How History is Made: An Introduction to Source Analysis
One Section Available to Choose From:
|Course Dates||Weeks||Meeting Times||Status||Instructor(s)||CRN|
|July 27, 2015 - July 31, 2015||1||M-F 8:30A-11:20A||Open||Liise Lehtsalu||10529|
How History is Made invites students into the historians' workshop and introduces them to the basics of historical research. We will handle, discuss, and evaluate the sources available to historians when they construct their narratives about the past. Students will learn to identify various types of sources, to analyze and to evaluate a source, and to recognize the various uses for a source.
How History is Made introduces students to written, oral, audio-visual, and material sources. We will begin with a section from The Prince by Niccolo Machiavelli, the quintessential piece of political writing and a widely used written source for historians. From there we move on to other types of written sources such as newspaper articles, letters, novels, and shopping lists. After written sources, we will consider oral sources in the form of interviews. Next will come audio-visual sources such as paintings, photos, and films. And finally, we will turn to material sources, including a pair of skinny jeans, a necklace, and a cell phone. With every new source type we encounter, we ask the following questions: Who produced this source and why? What are the inherent possibilities and limitations of this source? How does this source shape and frame a historical narrative? To enhance our understanding of the various sources, students will have the opportunity to visit a special collections library and see an early printed book, to make their own oral history, and to find a new piece of material history. Students will hone their analytical reading and observation skills and they will learn to think critically about the origins of the historical narratives they are used to reading in their textbooks and seeing on the History Channel.

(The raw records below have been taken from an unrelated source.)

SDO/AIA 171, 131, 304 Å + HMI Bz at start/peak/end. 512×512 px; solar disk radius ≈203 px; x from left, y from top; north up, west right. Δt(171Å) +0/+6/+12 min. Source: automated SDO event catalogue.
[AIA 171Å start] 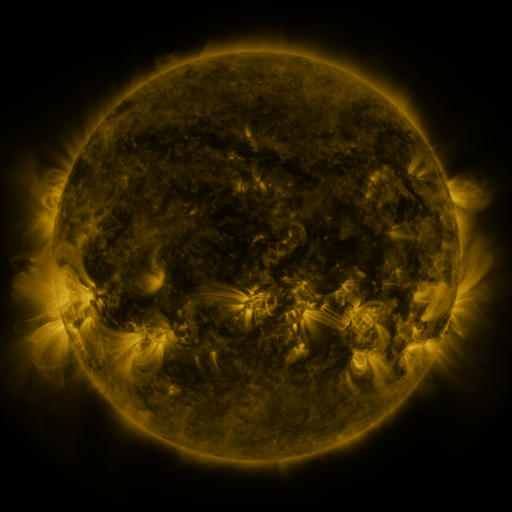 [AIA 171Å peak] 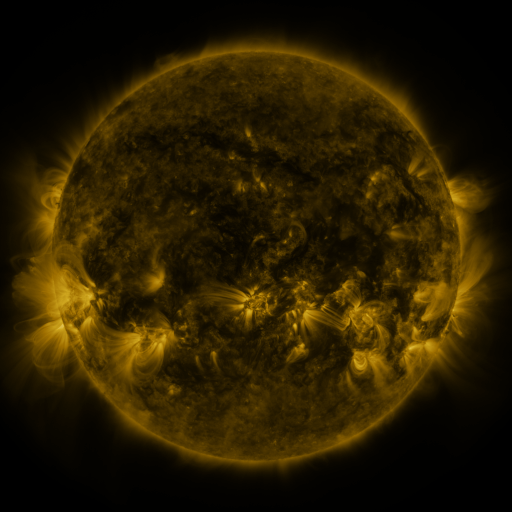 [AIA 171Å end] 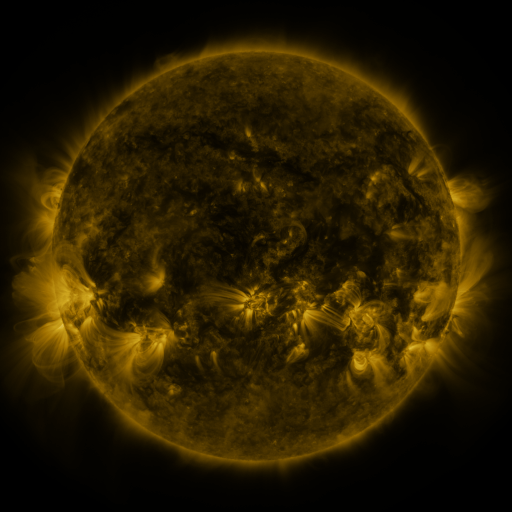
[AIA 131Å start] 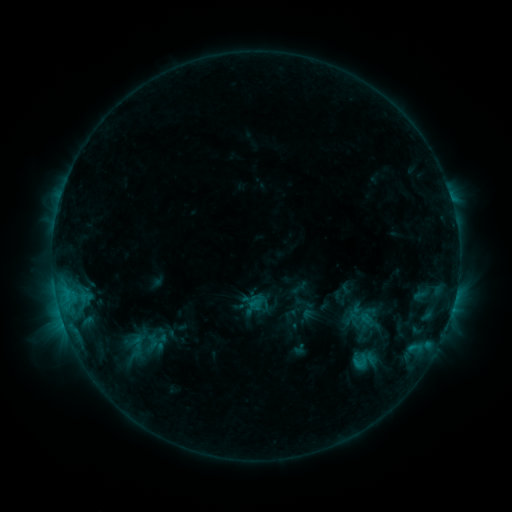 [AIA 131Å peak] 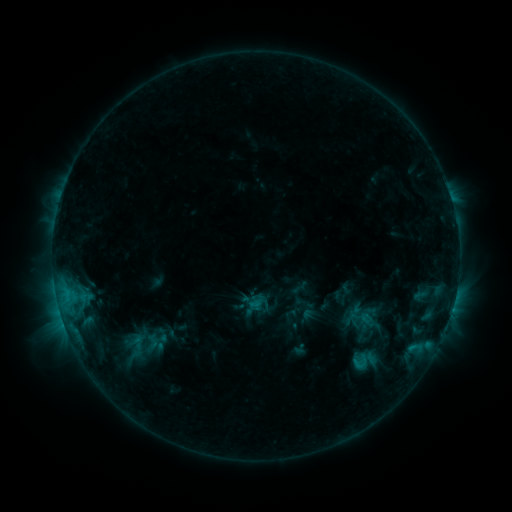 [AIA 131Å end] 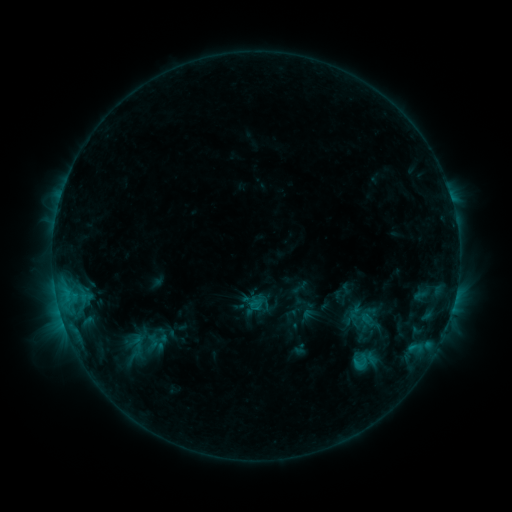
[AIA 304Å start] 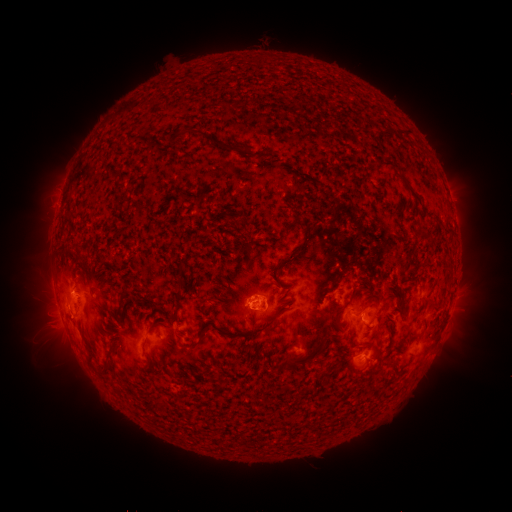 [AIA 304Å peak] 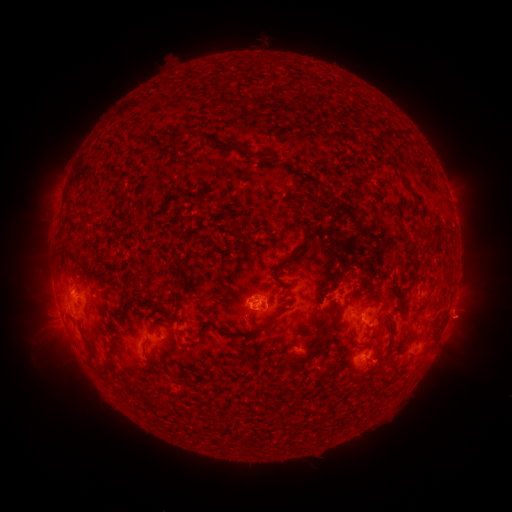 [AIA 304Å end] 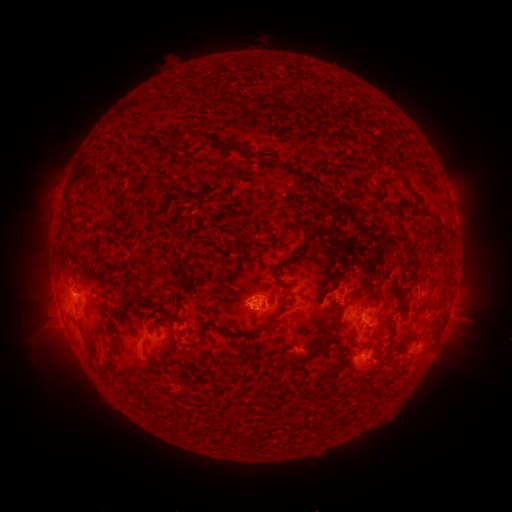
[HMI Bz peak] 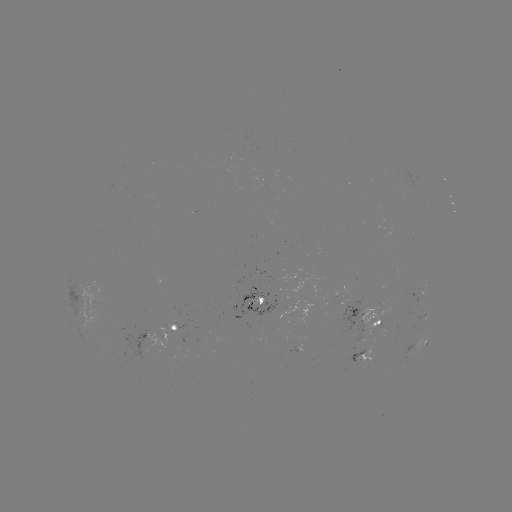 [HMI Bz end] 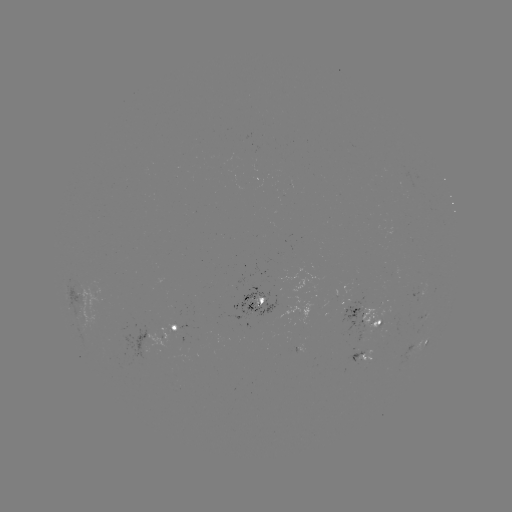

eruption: <bbox>431, 294, 494, 349</bbox>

By the end of this course, students can recognize the various sources available to historians and will be able to critically evaluate these sources. Hands on experiences and in-class discussions, presentations, and short writing assignments will allow students to practice expressing their thoughts orally and in writing, in small group situations and in front of an audience. The course's emphasis on source analysis and critical reading will help prepare the students who wish to take a AP History exam or the IB Diploma history exam. The daily encounters with various primary sources and field trips to a special collections library and an art exhibit will introduce students to the foundations of college-level research in qualitative sources.
No prerequisites. The course is accessible to all interested students.